Andrew remembered what he saw that night. He had been on the stairs when Pam stalked from their shared bed chamber, only to have Misha follow her and spin her around. Andrew knew the King’s grip on her upper arm had hurt Pam, but Andrew also saw that Misha realized his mistake and released her quickly enough. “I agree, Majesty,” Andrew nodded. “It was no more than a lover’s quarrel. There was no malice and I’m sure Miss Pam realized that.”
Misha’s mouth twitched, “A lover’s quarrel, yes,” and he smiled briefly, “Nothing more.” Misha sniffed as he walked into the living room. “In all my long life, Andrew, I never thought to hear those words applied to me! I believed myself immune. Love!” and Misha’s smile was mocking.
“Miss Pamela is an extraordinary woman,” Andrew assured the King.
“An extraordinary person,” Misha nodded, “Who is also extraordinarily busy. She juggles so many things in her life, I’m amazed she is able to organize everything.” Misha sat down on the couch, taking a heavy blown glass paperweight in his hand, “She is so gracious to everyone, but there are so many whom she needs to satisfy.”
“She does feel beholden to many masters,” the housekeeper moved to the warmed blood and poured his King a goblet.

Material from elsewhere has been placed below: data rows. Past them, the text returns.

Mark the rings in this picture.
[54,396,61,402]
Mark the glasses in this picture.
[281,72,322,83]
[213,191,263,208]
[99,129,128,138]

“Like Northman,” Misha growled.
“He is her Maker,” Andrew shrugged.
“We can’t always choose our Makers,” Misha growled more as he took the goblet from Andrew’s hand. Misha sipped and then set the goblet down so quickly the stem snapped. With his reflexes, the King was able to grab the bowl before it fell, but still, a few drops splashed onto the table and the rare, silk rug under his feet. “Fuck!” Misha screamed. He sprang up and stalked across the room, hurling the damaged goblet into the fireplace. Blood splattered against the brick backwall, the sound of the shattering crystal as jagged as Misha felt. The King took a long, shuddering breath but when he turned back toward Andrew, his customary calm expression was pulled firmly back into place, “I apologize for my outburst,” and Misha nodded his head in apology.
“It’s nothing, Majesty,” Andrew shrugged. “I’ll be right back. I’m going to get some cleaning supplies for the rug.”
Misha walked back over to the couch and sat down. He thought about the turmoil he was feeling. It wasn’t just Pam. It was everything.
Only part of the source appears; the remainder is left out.